──────── PROVIDED DATA
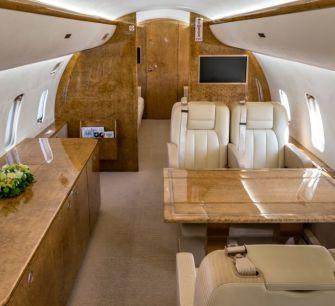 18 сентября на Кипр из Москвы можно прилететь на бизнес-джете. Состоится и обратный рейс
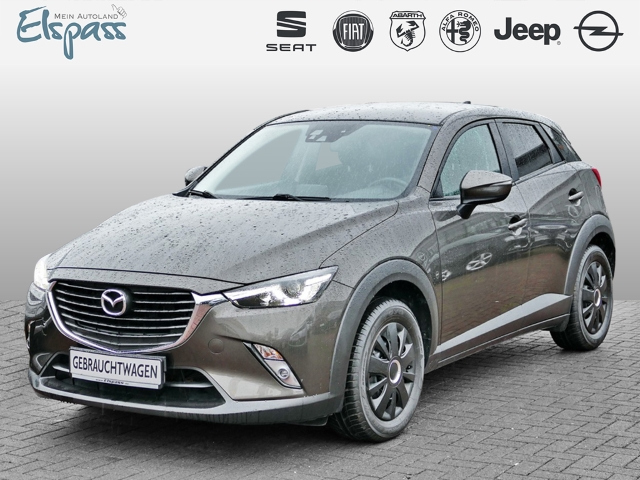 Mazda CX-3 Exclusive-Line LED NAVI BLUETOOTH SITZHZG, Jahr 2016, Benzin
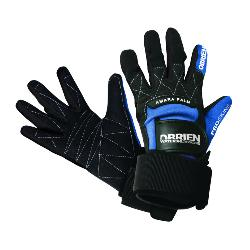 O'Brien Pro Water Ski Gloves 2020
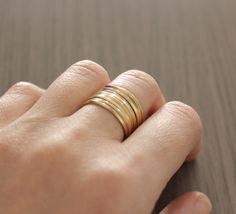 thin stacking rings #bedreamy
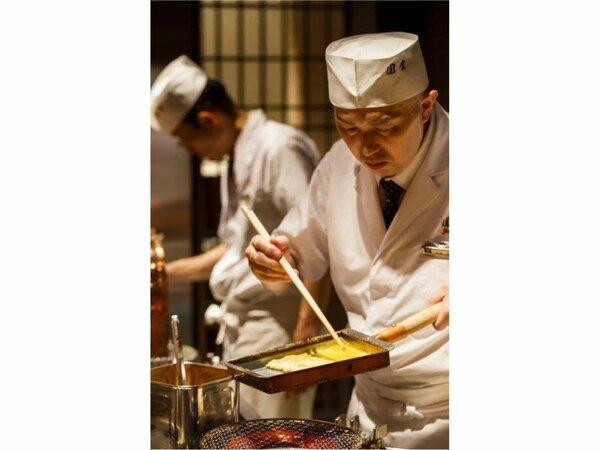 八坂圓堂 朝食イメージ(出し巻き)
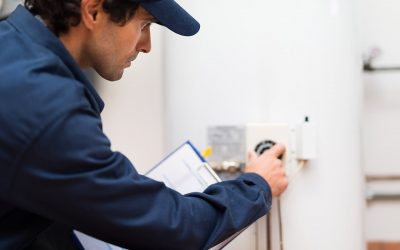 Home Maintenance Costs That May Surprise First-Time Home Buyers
────────────────
YOUR TASK
Any pictures above are to be left out. Retype the rest of the records exactly.

EXERCISE ANSWER
 18 сентября на Кипр из Москвы можно прилететь на бизнес-джете. Состоится и обратный рейс
 Mazda CX-3 Exclusive-Line LED NAVI BLUETOOTH SITZHZG, Jahr 2016, Benzin
 O'Brien Pro Water Ski Gloves 2020
 thin stacking rings #bedreamy
 八坂圓堂 朝食イメージ(出し巻き)
 Home Maintenance Costs That May Surprise First-Time Home Buyers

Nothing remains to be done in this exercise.